● **Exercise inputs**:

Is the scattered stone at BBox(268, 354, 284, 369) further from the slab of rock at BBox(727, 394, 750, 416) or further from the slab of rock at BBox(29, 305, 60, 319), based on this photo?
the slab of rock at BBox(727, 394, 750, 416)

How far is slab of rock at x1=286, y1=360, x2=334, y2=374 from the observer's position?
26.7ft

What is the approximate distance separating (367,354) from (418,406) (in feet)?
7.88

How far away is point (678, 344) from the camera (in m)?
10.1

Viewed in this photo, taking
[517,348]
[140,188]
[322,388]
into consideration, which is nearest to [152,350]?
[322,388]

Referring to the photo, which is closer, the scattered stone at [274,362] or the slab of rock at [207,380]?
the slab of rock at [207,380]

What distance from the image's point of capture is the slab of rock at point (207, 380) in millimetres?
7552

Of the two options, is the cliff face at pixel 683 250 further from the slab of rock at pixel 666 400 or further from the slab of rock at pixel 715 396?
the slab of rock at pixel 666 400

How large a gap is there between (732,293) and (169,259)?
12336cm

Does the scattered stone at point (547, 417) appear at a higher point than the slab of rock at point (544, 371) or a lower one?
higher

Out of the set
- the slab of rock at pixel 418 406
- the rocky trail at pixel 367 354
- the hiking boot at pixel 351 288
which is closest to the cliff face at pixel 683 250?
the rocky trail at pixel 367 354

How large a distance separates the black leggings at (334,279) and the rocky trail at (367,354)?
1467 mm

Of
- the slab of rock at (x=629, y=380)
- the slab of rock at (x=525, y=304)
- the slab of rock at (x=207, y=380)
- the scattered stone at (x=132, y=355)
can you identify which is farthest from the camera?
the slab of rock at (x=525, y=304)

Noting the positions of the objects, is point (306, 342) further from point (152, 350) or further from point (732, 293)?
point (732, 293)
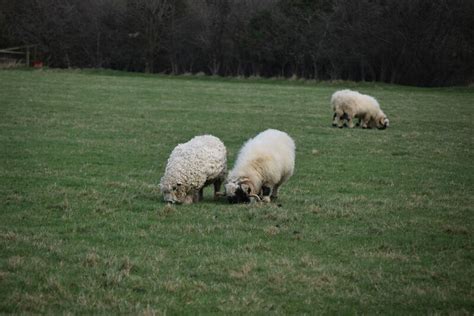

● **What you should do**: Please rewrite the lines starting with the one containing "How large a gap" and going on through the last line above as a two-column CSV with the header input,output. Give one row for each line and its answer, put each value in its own double-quoted field with line breaks replaced by spaces, and leave the picture out.

● **Answer to this exercise**:
input,output
"How large a gap is there between (732,293) and (169,259)?","12336cm"
"Does the scattered stone at point (547, 417) appear at a higher point than the slab of rock at point (544, 371) or a lower one?","higher"
"Out of the set - the slab of rock at pixel 418 406 - the rocky trail at pixel 367 354 - the hiking boot at pixel 351 288 which is closest to the cliff face at pixel 683 250?","the rocky trail at pixel 367 354"
"How large a distance separates the black leggings at (334,279) and the rocky trail at (367,354)?","1467 mm"
"Of - the slab of rock at (x=629, y=380) - the slab of rock at (x=525, y=304) - the slab of rock at (x=207, y=380) - the scattered stone at (x=132, y=355) can you identify which is farthest from the camera?","the slab of rock at (x=525, y=304)"
"Noting the positions of the objects, is point (306, 342) further from point (152, 350) or further from point (732, 293)?","point (732, 293)"